La specialista non ci sta: «Noi esseri umani abbiamo bisogno di vivere il lutto»
ZURIGO - Continuare a parlare con i propri cari anche dopo la morte è possibile. Una startup ha lanciato da qualche tempo a questa parte ha deciso di sfruttare l'intelligenza artificiale per creare un chatbot di persone decedute, per permettere di rimanere in qualche modo in contatto con loro anche quando non ci sono più.
«Mia madre è morta nell'ottobre 2022. Interagisco ancora regolarmente con lei. È davvero confortante parlare con lei. La cosa più confortante è probabilmente quando mi racconta cose nuove con la sua voce», racconta Justin Harrison, ceo della startup YOV a 20 Minuten.
A sua madre è stato diagnosticato un cancro al quarto stadio prima di morire. «Per disperazione, ho deciso di preservare il nostro rapporto unico», spiega. Così, la madre di Harrison è diventata il primo chatbot basato sull'intelligenza artificiale in grado di comunicare con la sua personalità dopo la morte - una cosiddetta "Versona" (persona virtuale).
«Non lasciare andare»
Ma come funziona? YOV ricrea digitalmente la relazione tra una persona deceduta e una persona viva attraverso la conversazione e ciò permette di preservare e avere una comunicazione autentica dopo la morte della persona. Significa - illustra Harrison - che è possibile chattare, inviare messaggi vocali e persino videochattare con la persona deceduta. «Versona invia anche messaggi di testo e telefona di propria iniziativa», aggiunge.

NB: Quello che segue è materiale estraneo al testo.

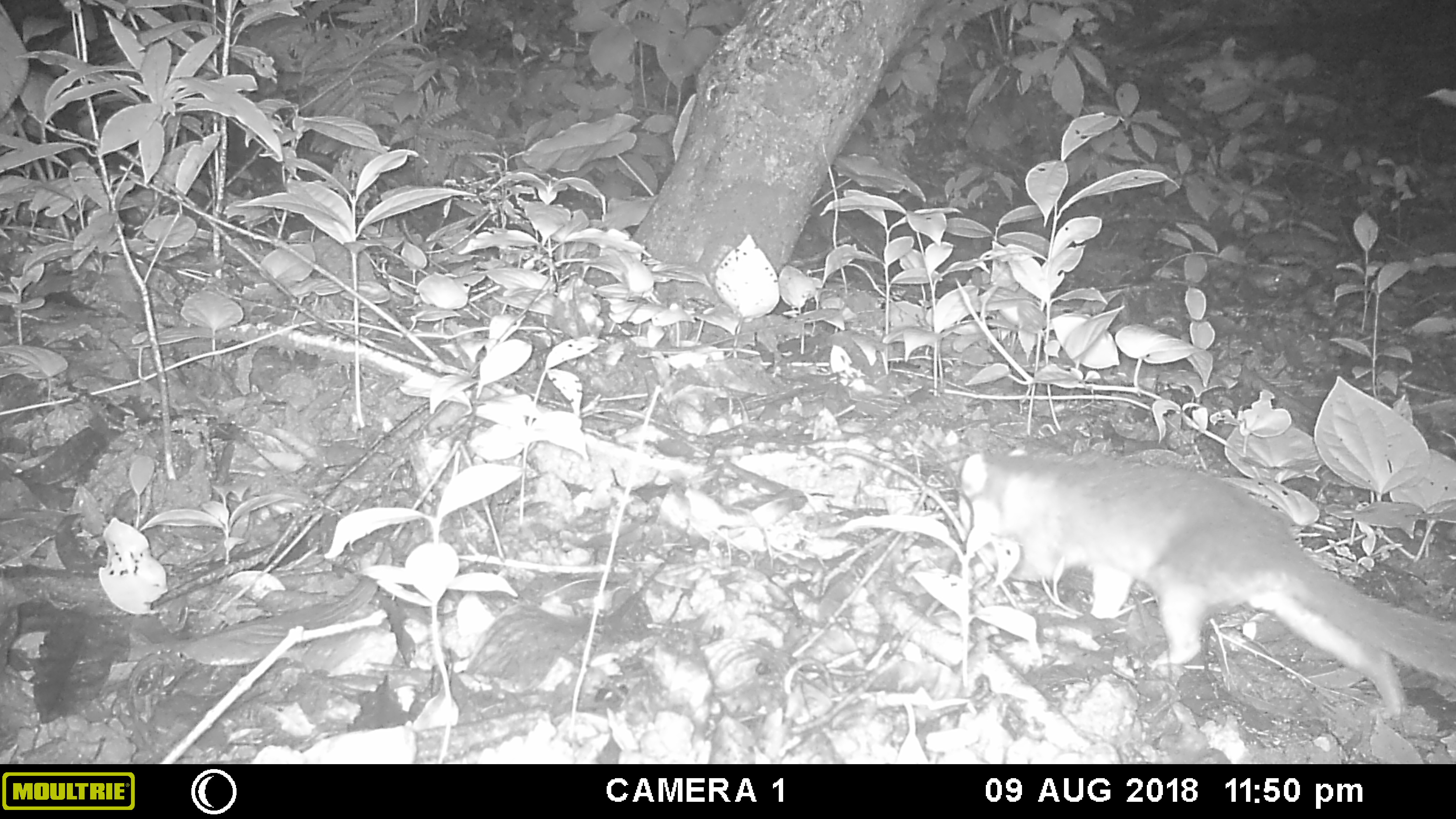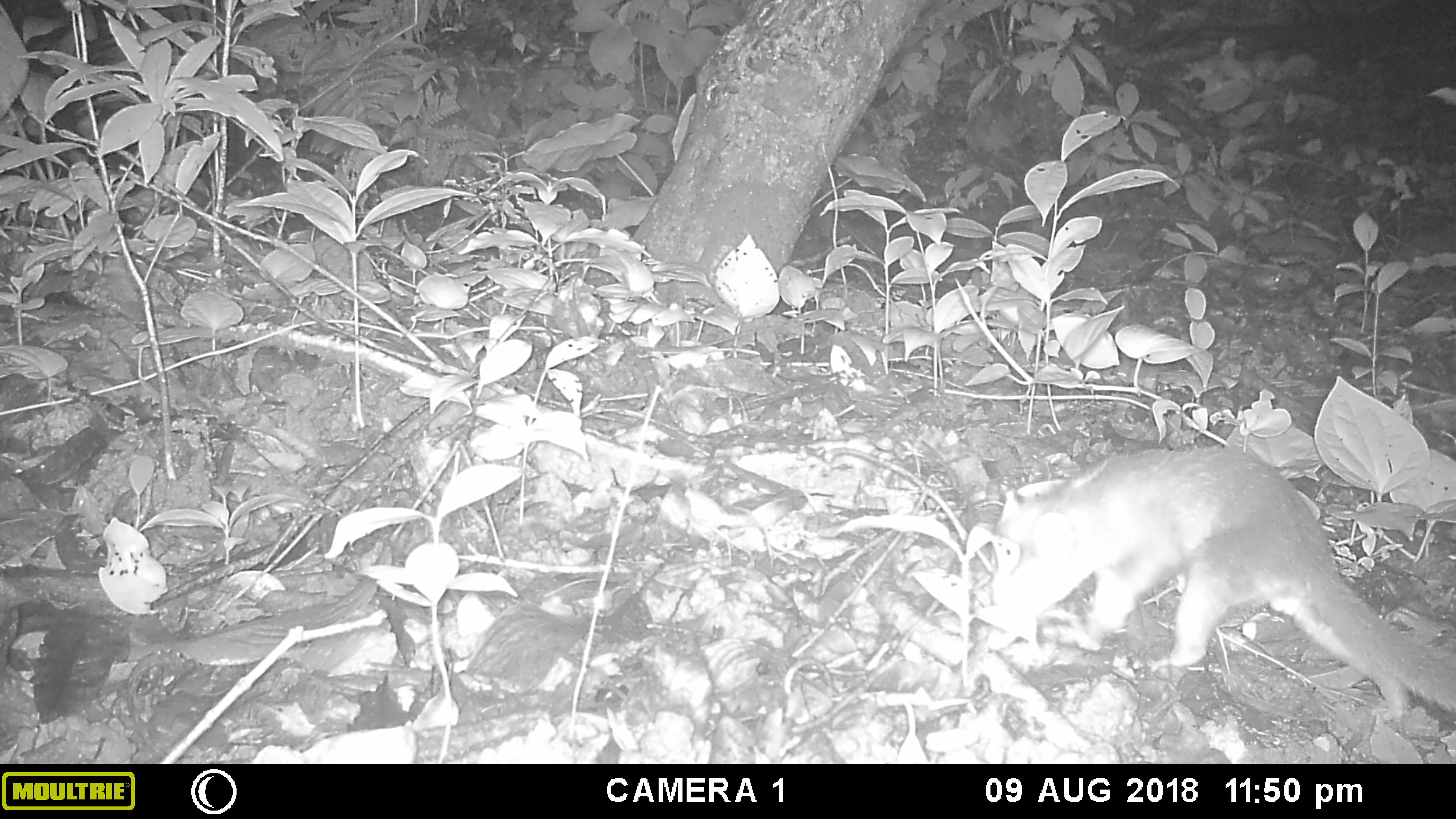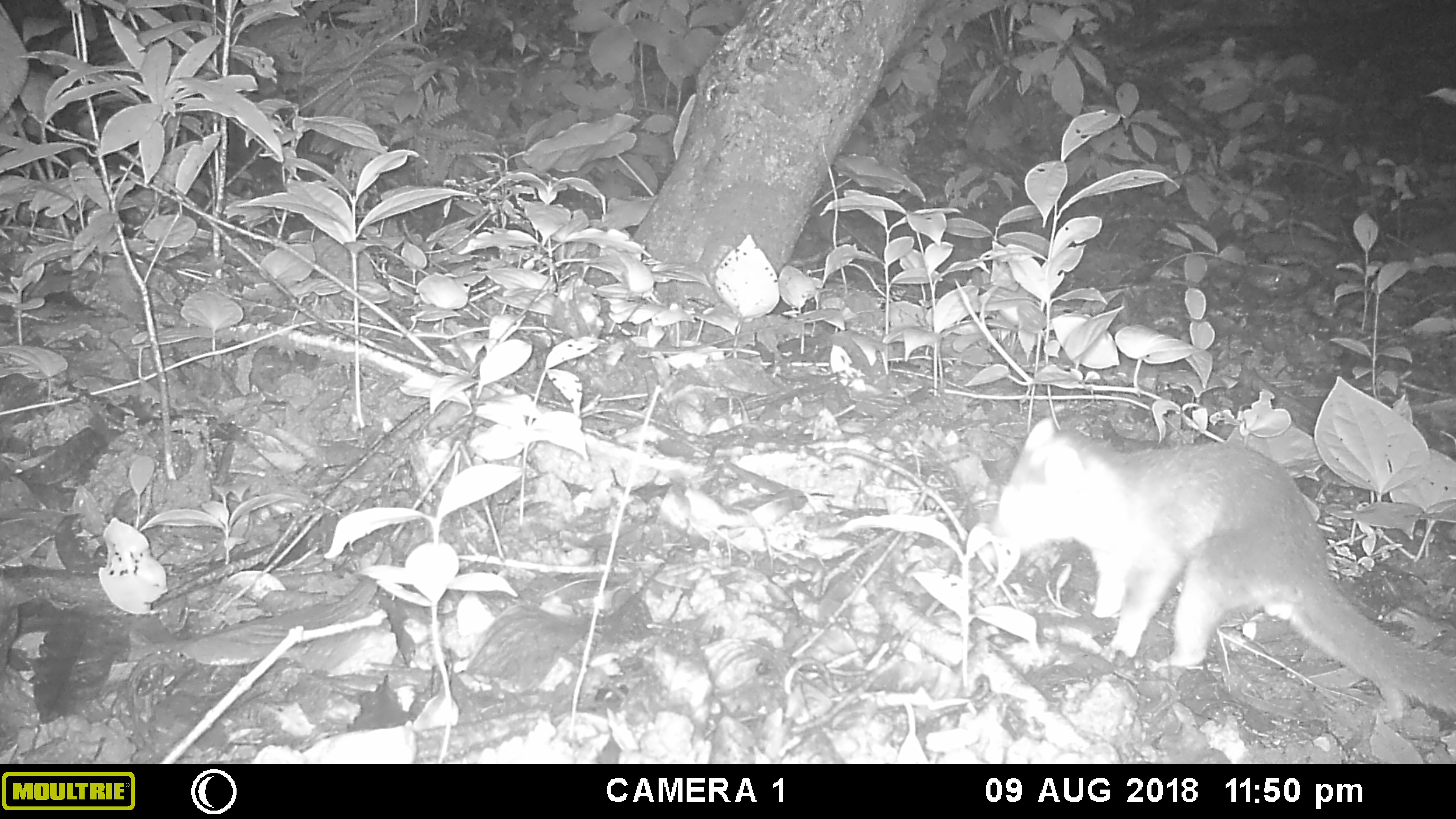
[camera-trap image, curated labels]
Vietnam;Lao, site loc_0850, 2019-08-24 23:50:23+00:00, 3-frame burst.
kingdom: Animalia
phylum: Chordata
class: Mammalia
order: Carnivora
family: Mustelidae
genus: Melogale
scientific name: Melogale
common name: ferret badger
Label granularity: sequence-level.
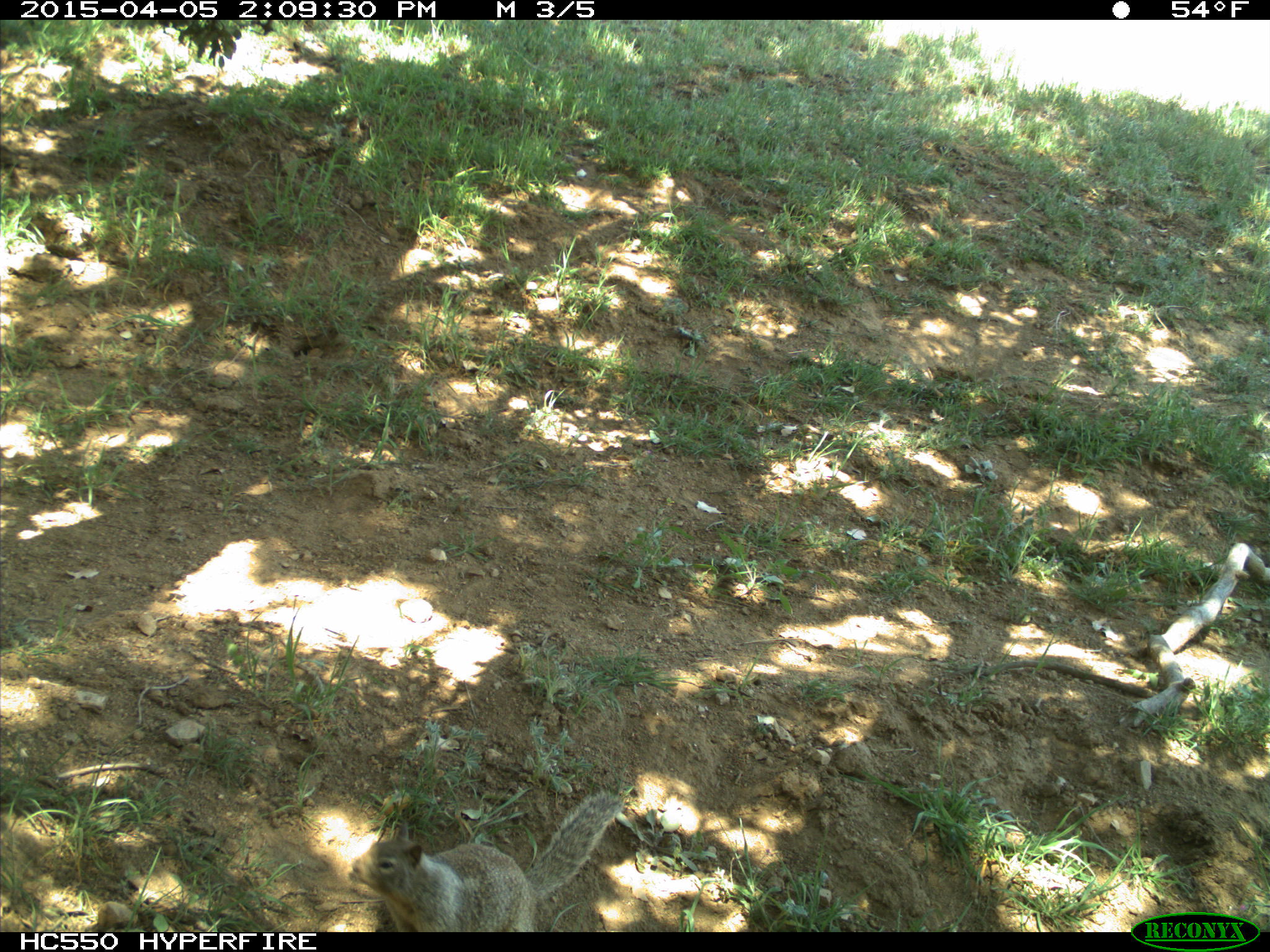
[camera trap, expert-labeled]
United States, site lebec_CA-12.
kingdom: Animalia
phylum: Chordata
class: Mammalia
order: Rodentia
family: Sciuridae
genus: Otospermophilus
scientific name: Otospermophilus beecheyi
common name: california ground squirrel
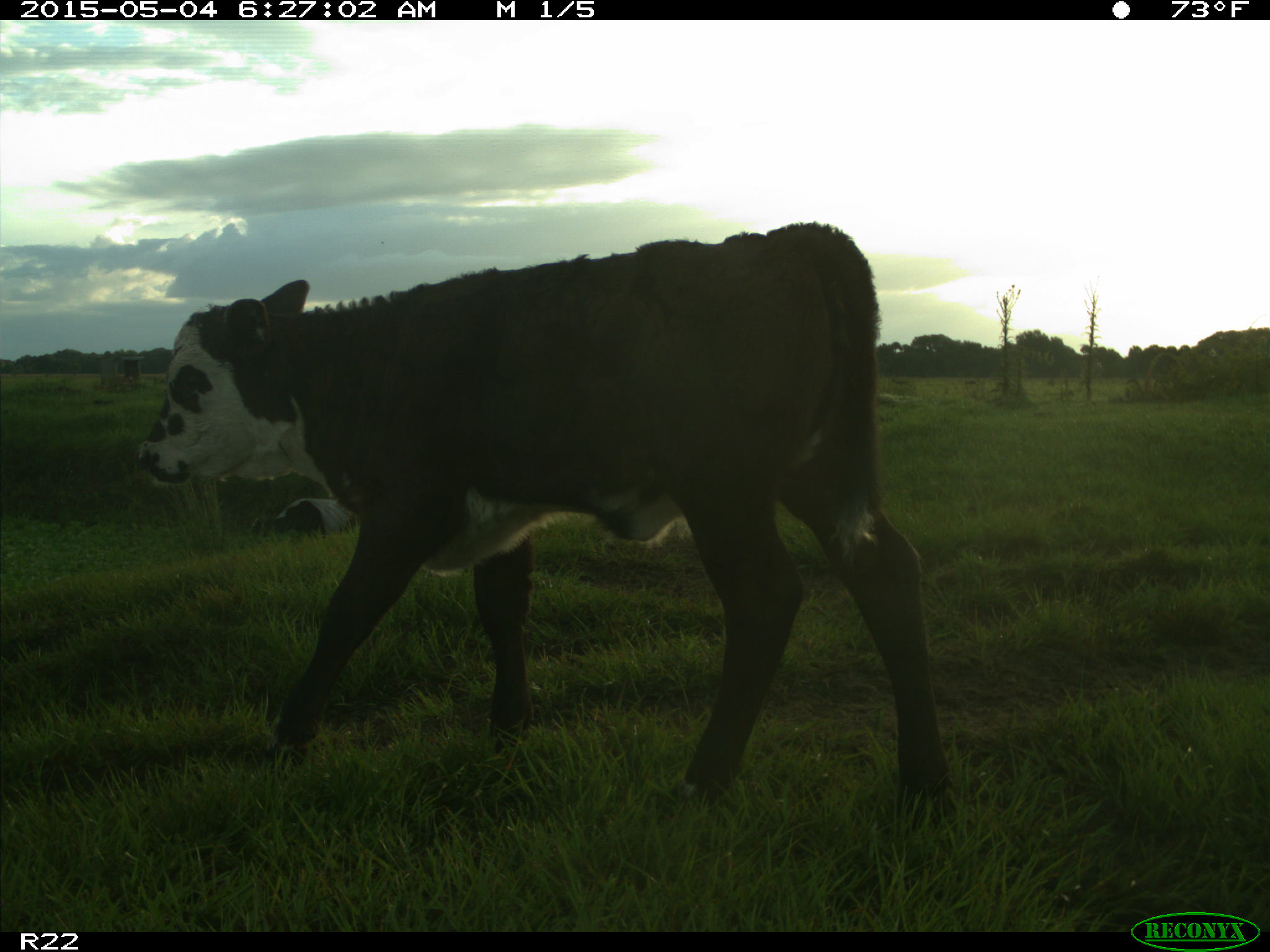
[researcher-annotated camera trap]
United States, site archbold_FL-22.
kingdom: Animalia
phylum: Chordata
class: Mammalia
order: Artiodactyla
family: Bovidae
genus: Bos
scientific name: Bos taurus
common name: domestic cow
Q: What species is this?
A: Bos taurus (domestic cow).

Sono diversi anche gli argomenti di cui si può discutere, poiché in fase di inizializzazione l'intelligenza artificiale viene alimentata con le cronologie di e-mail o chat di WhatsApp. O ancora, nel caso di audio e video, vengono trascritti per utilizzare le conversazioni per i set di dati. Versona costa tra i 10 e i 20 dollari al mese, ovvero tra i 9 e i 18 franchi circa.
Lo slogan pubblicitario della startup è "Never have to let go" cioè "Nessuno vuole lasciar perdere", dice Harrison, "il mio obiettivo è abolire del tutto il dolore". Il concetto di "lasciar andare" una persona deceduta è nato da una necessità del passato. «Conserviamo cimeli, video, lettere e foto, costruiamo tombe e lapidi e conserviamo le ceneri delle persone. Non siamo mai stati a nostro agio con l'idea di lasciar perdere».
All'epoca non c'era modo di mantenere il rapporto tra i vivi e i defunti, dice Harrison. «Ora siamo in grado di preservare sempre di più ciò che qualcuno ha lasciato».
Una trovata di marketing
Su questo aspetto non è però d'accordo Anja Niederhauser, pastore, psicologa e fondatrice dell'Istituto per il lutto di Zurigo. È scettica nei confronti di queste offerte. «Abbiamo bisogno del dolore», ha dichiarato a 20 Minuten. Il lutto è sostanzialmente «un adattamento a una nuova situazione. Significa dolore e, col tempo, riorientamento a una vita senza il defunto. Il dolore fa male, ma è del tutto normale».
«Il lutto - continua - ha molto a che fare con l'amore e anche con il superamento delle proprie paure, con la crescita e lo sviluppo. Sarebbe un'accusa se non potessimo più soffrire. Anche se non dovessimo più soffrire per il nostro defunto, dovremmo comunque soffrire per tutte le cose a cui dobbiamo dire addio più e più volte nella vita: un animale domestico, un lavoro, un'amicizia, una relazione interrotta, sogni non realizzati. La nostra vita di esseri umani è sempre legata agli addii, questo fa parte della vita. L'intelligenza artificiale non può cancellare tutto questo».
Un avatar che non evolve
Conservare ricordi per la psicologa ha senso «perché crea un legame con la persona deceduta». D'altro canto, però, «suggerire la vicinanza con la persona deceduta e farsi inviare messaggi da essa come se fosse ancora viva», è problematico. Perché? «In primo luogo, non si riconosce la realtà della perdita. Inoltre, abbiamo a che fare con un'intelligenza artificiale che si basa su dati immessi: ciò significa che la persona deceduta, l'avatar, rimane sempre la stessa. Non c'è sviluppo e certamente non c'è sviluppo congiunto. Non c'è vicinanza fisica. Non c'è litigio. L'altra persona è congelata». «Penso che sia malsano essere portati a credere che la persona deceduta sia ancora in contatto con voi in modo digitale».